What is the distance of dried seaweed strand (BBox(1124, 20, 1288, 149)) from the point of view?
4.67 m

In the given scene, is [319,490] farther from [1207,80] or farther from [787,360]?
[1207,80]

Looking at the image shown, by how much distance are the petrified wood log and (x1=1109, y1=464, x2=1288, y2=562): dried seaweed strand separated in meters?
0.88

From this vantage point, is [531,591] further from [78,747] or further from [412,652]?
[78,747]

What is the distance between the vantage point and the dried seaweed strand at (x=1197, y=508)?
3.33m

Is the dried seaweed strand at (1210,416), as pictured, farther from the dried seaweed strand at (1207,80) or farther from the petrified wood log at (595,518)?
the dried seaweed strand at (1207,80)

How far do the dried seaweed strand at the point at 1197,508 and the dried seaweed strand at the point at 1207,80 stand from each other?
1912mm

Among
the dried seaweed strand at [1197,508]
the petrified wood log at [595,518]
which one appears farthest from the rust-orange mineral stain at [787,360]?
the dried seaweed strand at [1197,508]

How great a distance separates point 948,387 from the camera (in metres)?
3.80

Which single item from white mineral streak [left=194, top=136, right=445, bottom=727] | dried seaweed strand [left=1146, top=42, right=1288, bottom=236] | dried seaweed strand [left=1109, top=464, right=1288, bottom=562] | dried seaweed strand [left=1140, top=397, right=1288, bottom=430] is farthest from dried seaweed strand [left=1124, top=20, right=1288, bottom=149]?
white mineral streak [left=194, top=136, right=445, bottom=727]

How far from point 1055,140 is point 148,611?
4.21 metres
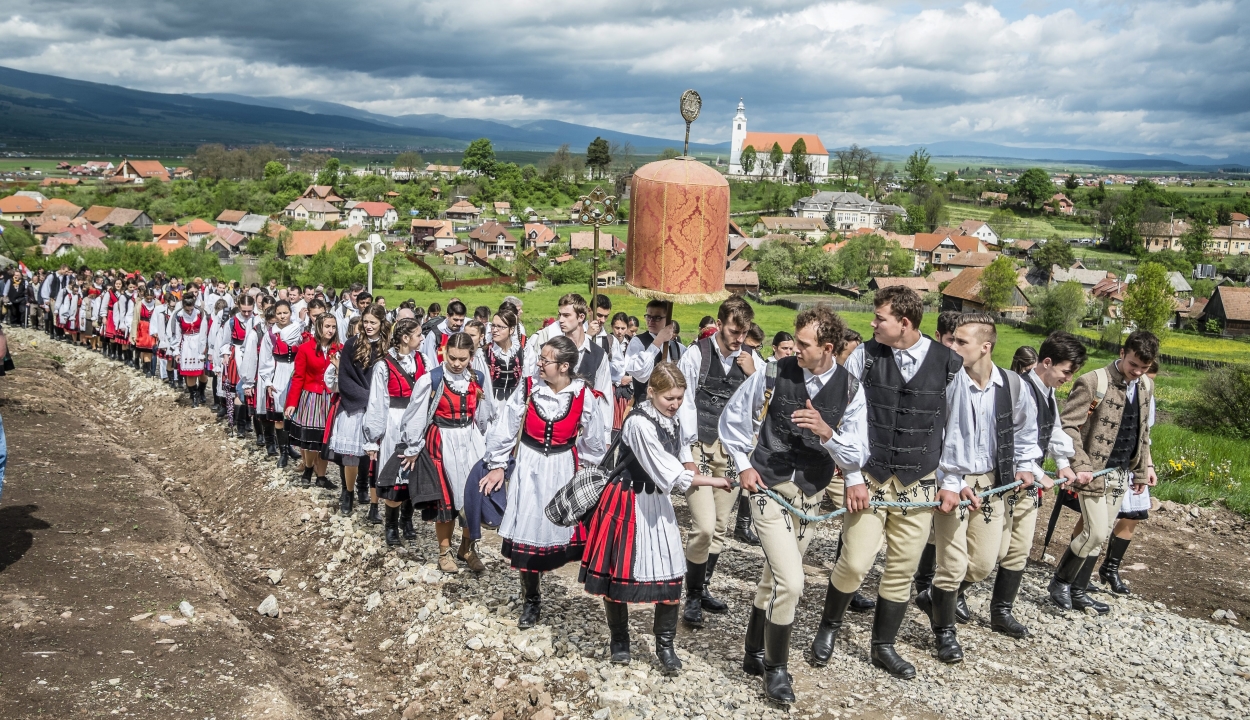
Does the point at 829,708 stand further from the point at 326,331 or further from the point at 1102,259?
the point at 1102,259

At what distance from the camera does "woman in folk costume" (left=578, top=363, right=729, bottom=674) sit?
4855 mm

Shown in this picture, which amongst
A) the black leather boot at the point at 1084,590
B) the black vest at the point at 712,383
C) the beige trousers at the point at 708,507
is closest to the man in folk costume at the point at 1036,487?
the black leather boot at the point at 1084,590

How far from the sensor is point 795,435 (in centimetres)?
494

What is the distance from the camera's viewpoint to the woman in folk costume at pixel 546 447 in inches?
220

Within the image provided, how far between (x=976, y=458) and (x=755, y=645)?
1.87 meters

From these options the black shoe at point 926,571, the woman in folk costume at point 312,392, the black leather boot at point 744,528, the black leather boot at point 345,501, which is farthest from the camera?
the woman in folk costume at point 312,392

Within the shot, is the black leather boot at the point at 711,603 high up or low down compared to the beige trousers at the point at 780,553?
down

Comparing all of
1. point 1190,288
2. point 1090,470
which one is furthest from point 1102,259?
point 1090,470

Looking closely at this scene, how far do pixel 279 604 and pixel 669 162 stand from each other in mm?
4831

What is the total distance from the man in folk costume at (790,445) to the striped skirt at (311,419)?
18.2 ft

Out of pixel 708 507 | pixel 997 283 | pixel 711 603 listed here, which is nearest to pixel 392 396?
pixel 708 507

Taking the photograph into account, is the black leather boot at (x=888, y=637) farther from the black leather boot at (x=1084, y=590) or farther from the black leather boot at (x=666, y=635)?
the black leather boot at (x=1084, y=590)

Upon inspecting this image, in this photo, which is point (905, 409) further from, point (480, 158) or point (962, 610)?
point (480, 158)

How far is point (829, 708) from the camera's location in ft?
16.0
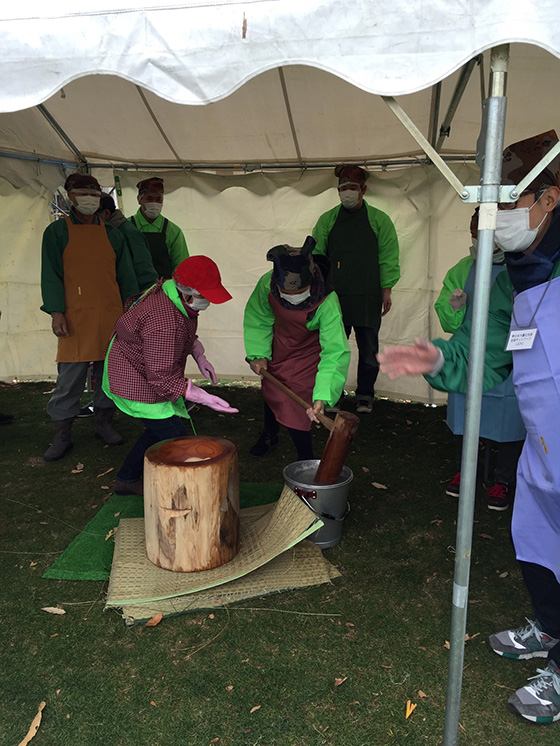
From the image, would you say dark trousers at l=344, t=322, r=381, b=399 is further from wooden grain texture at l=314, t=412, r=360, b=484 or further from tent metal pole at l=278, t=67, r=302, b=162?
wooden grain texture at l=314, t=412, r=360, b=484

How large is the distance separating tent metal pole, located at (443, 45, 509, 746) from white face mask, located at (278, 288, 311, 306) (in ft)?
5.66

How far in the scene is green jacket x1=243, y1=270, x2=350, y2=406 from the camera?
314cm

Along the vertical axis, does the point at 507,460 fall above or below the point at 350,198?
below

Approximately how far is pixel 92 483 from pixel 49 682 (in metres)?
1.76

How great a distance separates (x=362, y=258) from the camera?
16.6 ft

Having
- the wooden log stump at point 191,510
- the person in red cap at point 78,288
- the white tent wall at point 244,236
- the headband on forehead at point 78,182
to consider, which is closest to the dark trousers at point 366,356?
the white tent wall at point 244,236

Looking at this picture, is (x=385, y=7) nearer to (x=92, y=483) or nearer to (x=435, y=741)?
(x=435, y=741)

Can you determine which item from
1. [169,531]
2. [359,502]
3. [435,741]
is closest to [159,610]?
[169,531]

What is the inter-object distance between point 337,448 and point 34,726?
1648 millimetres

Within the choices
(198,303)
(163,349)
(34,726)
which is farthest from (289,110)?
(34,726)

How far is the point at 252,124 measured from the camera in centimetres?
463

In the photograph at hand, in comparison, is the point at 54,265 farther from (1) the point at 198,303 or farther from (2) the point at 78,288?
(1) the point at 198,303

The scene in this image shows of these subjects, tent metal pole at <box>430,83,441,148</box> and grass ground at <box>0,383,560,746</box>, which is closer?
grass ground at <box>0,383,560,746</box>

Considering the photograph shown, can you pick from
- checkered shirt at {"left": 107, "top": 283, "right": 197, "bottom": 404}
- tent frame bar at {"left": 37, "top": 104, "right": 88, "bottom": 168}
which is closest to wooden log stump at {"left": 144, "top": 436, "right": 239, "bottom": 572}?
checkered shirt at {"left": 107, "top": 283, "right": 197, "bottom": 404}
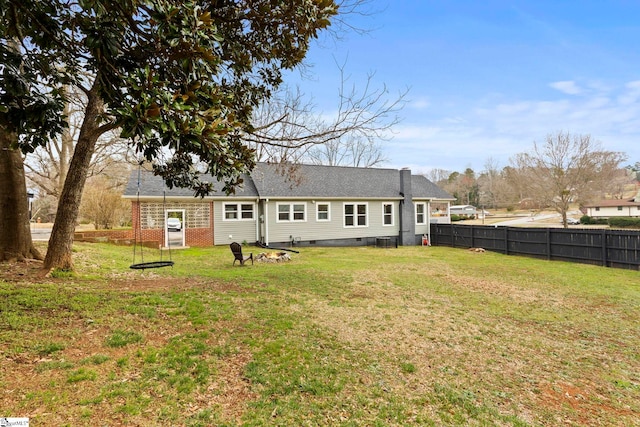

· · · ·

WHAT YOU HAVE TO DO: Extract every line of the listing above that contains the string "dark".

RESPONSE:
From the image, would you say dark trousers at l=344, t=322, r=381, b=399 is further from wooden grain texture at l=314, t=412, r=360, b=484 or further from tent metal pole at l=278, t=67, r=302, b=162?
to consider, which is closest to the dark trousers at point 366,356?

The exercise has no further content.